» Written exercise A
Using the weight-loss forum post below, answer these questions:
(i) In what month and year did the writer's original weight loss journey begin?
(ii) What goal weight did the writer set?
(iii) What event did the writer finish by July?

» Document section
---

Today I Begin Forever

angeljaide

Full Member
I'm not new...either to losing weight or to this forum. I've been here before. I've started and re-started several times. I feel almost embarrassed to be back here saying that 'this is it, this is the last time' because, well, let's face it, I've said it before! And don't get me wrong, when I said it, I meant it, really and truly meant it! That's the most embarrassing part. That I failed, when I was so sure I would succeed. That I let food become more important to to me than my self-esteem, my self-worth, my relationship with myself and others and even my hopes and dreams for the future, not to mention my health!

My original weight loss journey began in February 2008, at a Weight Watchers meeting in my home village, when I stood on scales that told me that I was 17 stone 12lb, just over 7 stone too much for my 5ft 4in frame. I felt ashamed but determined and while it wasn't smooth sailing, by July 2009 I'd reached 14 stone 8ln, a 3 stone 3lb weight loss. Slow, but steady. Then, I stopped going to Weight Watchers. I don't know why and by August 2012, one year later, I weighed in at 17 stone 2lb, a mere 10lb less than when I originally started. Then I met the man I want (hope) to spend the rest of my life with. He was amazing, gorgeous, wonderful...and an athlete! It was my best dream and worst nightmare combined - a wonderful man, but one who was fit and healthy. I wondered what on earth he could see in me, a fat, frumpy girl with no fashion sense and a whole stack of issues! But he saw something and we're still together now. Partly because of my new relationship and partly because finding 'the one' meant I could finally imagine things like maybe being a bride and a mother as more a reality than a hopeless dream, I started trying to lose weight again. I didn't join a club or anything - I just decided to try going to the gym and eating a bit better. By July this year I had managed to lose 4 stone 6lb to reach 12 stone 10lb, just 2 stone from the goal weight of 10 stone 9lb I set myself. And to boot, I even finished my first Triathlon! Me! The Fat, Frumpy Girl :)

---

» Written exercise B
Output the rows from the line holding "Can you tell me where the wallet/purses" through the end of the rows, inclusive, exactly as they appear.

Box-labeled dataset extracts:
---

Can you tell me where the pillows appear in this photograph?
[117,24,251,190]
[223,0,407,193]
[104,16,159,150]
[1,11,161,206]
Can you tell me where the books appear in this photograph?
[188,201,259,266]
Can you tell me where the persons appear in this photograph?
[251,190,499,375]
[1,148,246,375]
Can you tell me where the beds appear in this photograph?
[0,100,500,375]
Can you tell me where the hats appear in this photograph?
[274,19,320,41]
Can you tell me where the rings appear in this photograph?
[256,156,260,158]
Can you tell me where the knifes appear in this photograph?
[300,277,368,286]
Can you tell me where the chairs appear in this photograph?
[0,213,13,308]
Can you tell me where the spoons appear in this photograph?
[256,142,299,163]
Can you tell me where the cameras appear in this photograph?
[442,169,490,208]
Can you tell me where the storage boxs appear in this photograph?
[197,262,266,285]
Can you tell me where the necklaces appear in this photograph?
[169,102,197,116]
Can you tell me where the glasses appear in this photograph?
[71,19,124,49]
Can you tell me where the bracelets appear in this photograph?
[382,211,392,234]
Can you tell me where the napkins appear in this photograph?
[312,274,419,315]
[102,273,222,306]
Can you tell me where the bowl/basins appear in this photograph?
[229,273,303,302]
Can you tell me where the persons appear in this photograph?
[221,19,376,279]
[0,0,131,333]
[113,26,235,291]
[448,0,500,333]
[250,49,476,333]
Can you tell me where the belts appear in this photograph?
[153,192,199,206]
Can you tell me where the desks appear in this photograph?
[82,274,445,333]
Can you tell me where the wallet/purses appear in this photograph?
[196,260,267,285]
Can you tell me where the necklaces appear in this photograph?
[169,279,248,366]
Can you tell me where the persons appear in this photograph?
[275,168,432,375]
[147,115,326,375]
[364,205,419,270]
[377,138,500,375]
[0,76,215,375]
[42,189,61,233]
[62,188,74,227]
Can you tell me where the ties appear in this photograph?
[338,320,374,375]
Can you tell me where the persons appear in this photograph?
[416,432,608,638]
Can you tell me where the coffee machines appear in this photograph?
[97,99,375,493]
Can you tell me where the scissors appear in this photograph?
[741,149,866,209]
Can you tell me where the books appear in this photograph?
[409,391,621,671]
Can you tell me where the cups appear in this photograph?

---

» Written response A
(i) February 2008
(ii) 10 stone 9lb
(iii) The writer's first Triathlon

» Written response B
Can you tell me where the wallet/purses appear in this photograph?
[196,260,267,285]
Can you tell me where the necklaces appear in this photograph?
[169,279,248,366]
Can you tell me where the persons appear in this photograph?
[275,168,432,375]
[147,115,326,375]
[364,205,419,270]
[377,138,500,375]
[0,76,215,375]
[42,189,61,233]
[62,188,74,227]
Can you tell me where the ties appear in this photograph?
[338,320,374,375]
Can you tell me where the persons appear in this photograph?
[416,432,608,638]
Can you tell me where the coffee machines appear in this photograph?
[97,99,375,493]
Can you tell me where the scissors appear in this photograph?
[741,149,866,209]
Can you tell me where the books appear in this photograph?
[409,391,621,671]
Can you tell me where the cups appear in this photograph?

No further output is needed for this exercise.